Engenharia, administração, economia e ciências da computação são as graduações mais procuradas por brasileiros nos EUA

Engenharia, administração, economia e ciências da computação são as graduações mais procuradas por brasileiros nos EUA

Estudar fora do país é o desejo de muitos jovens, tanto que – apenas em 2018 – mais de 50 mil brasileiros iniciaram a graduação no exterior. O número foi 37,7% maior do que em 2017, de acordo com a pesquisa Selo Belta 2019, da Associação das Agências Brasileiras de Intercâmbio (Belta). Antes de escolher entre renomadas faculdades como Harvard, MIT ou Stanford, é importante definir qual o curso pretendido. Para auxiliar nesse processo, a consultoria educacional Crimson Education (www.crimsoneducation.org [2]) orienta como tomar a melhor decisão.

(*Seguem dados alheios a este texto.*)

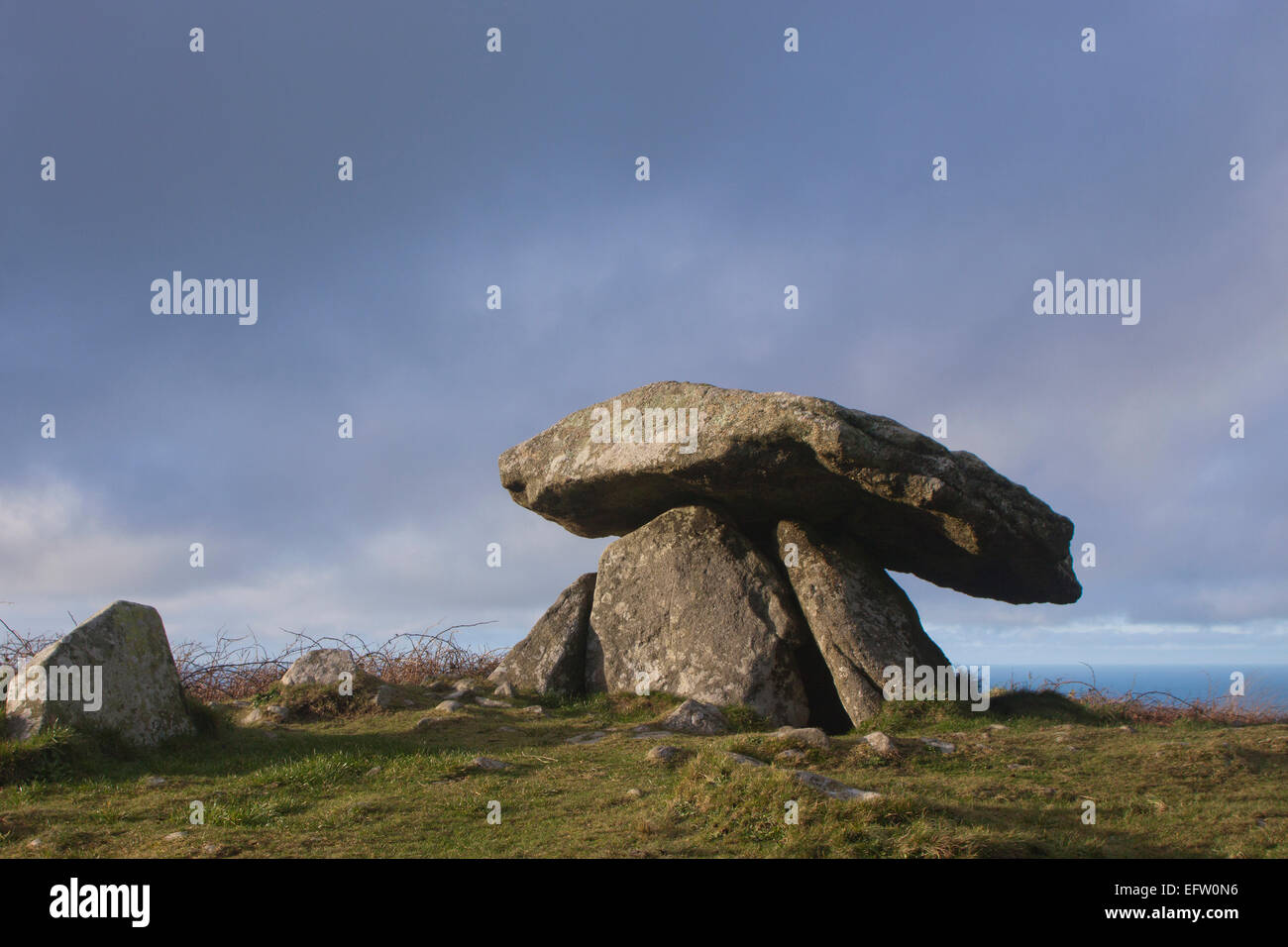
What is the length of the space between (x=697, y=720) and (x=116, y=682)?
7.71 m

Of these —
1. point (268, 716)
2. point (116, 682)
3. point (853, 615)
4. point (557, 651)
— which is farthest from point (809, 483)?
point (116, 682)

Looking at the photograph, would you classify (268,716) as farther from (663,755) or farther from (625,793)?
(625,793)

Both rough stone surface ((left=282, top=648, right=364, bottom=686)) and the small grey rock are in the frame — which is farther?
rough stone surface ((left=282, top=648, right=364, bottom=686))

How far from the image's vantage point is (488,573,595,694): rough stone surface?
1630 cm

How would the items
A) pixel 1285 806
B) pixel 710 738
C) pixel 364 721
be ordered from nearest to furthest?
pixel 1285 806
pixel 710 738
pixel 364 721

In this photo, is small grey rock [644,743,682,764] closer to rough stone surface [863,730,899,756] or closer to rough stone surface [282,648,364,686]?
rough stone surface [863,730,899,756]

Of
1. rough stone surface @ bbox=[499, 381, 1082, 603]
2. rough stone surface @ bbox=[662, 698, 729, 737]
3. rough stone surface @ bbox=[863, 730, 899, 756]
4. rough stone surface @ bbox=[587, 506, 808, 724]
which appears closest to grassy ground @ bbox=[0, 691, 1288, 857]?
rough stone surface @ bbox=[863, 730, 899, 756]

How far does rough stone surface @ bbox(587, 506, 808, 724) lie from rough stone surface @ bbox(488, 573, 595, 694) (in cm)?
23

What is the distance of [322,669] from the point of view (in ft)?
52.0
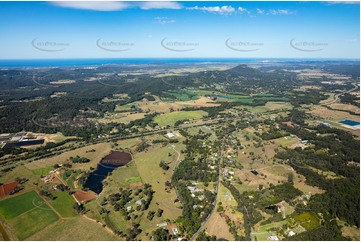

A oferta e qualidade de curso variam de uma instituição para outra, por isso, esse é um dos primeiros passos para quem almeja fazer a graduação no exterior. “Há alunos que sonham em estudar Administração em Harvard – porém, a universidade oferece o curso somente como pós-graduação”, diz Laila Parada Worby, gerente da consultoria no Brasil. Ainda não decidiu qual área irá seguir? As dicas abaixo ajudarão na escolha:

1. AVALIE SUAS PAIXÕES, INTERESSES E COMPETÊNCIAS: Sejam acadêmicas ou sociais, ao mapear as principais _skills_ é possível buscar carreiras em que elas serão usufruídas. “Foque no que você faz bem e gosta de fazer! Não adianta um aluno que sempre teve dificuldade em Matemática escolher Engenharia só pelo fato de ser uma área considerada lucrativa”, aconselha a gerente.

2. BUSQUE OPORTUNIDADES FORA DA SALA DE AULA: Ter experiências práticas sobre potenciais carreiras ajudam o estudante a entender a futura rotina profissional. Para isso, é válido participar de programas de férias no exterior, atividades extracurriculares, fóruns de profissões no colégio e também conversar com familiares e amigos que atuam nas áreas de interesse.

3. PESQUISE SOBRE O MERCADO DE TRABALHO: Por meio de buscas na internet e em contato com professores e especialistas é possível entender quais são as áreas com potencial de crescimento nos próximos anos e quais estão ficando saturadas. Em 2018, mais de 60% dos alunos atendidos pela Crimson Education se candidataram [2] à cursos relacionados a exatas e tecnologia. “Engenharia, Administração, Economia e Ciências da Computação são áreas que oferecem muitas oportunidades para construir a carreira, tanto dentro uma empresa quanto empreendendo”, comenta Laila.

4. EM CASO DE DÚVIDA, FAÇA UM TESTE DE CARREIRA: Há diversas análises que, entre outros aspectos, mapeiam as áreas de interesse do estudante, entendem os pontos fortes e a melhorar, valores, construindo assim, _insights_ sobre quais áreas se adequam ao perfil do jovem. De preferência, esses testes devem ser analisados com o apoio de um profissional de _coaching_ ou orientação.

5. NÃO HÁ ESCOLHA ERRADA: “Muitos estudam um curso e acabam trabalhando em diversas outras áreas, seja aprendendo novas competências dentro do trabalho ou voltando à sala de aula por meio de especializações”, tranquiliza a especialista. O primordial é desenvolver o pensamento crítico, a comunicação oral e escrita, saber como pesquisar e apresentar novas informações, e acima de tudo: manter-se em contínuo aprendizado.

Uma das vantagens das universidades nos Estados Unidos é que o aluno pode decidir o curso em até dois anos após o início da graduação e nesse período, são abordadas matérias que exploram diferentes áreas de interesse. “Apesar dessa flexibilidade, para garantir uma sintonia melhor com o programa acadêmico da universidade e também facilitar o processo de admissão, o ideal é que o estudante já tenha uma boa ideia sobre qual curso pretende estudar”, recomenda Laila.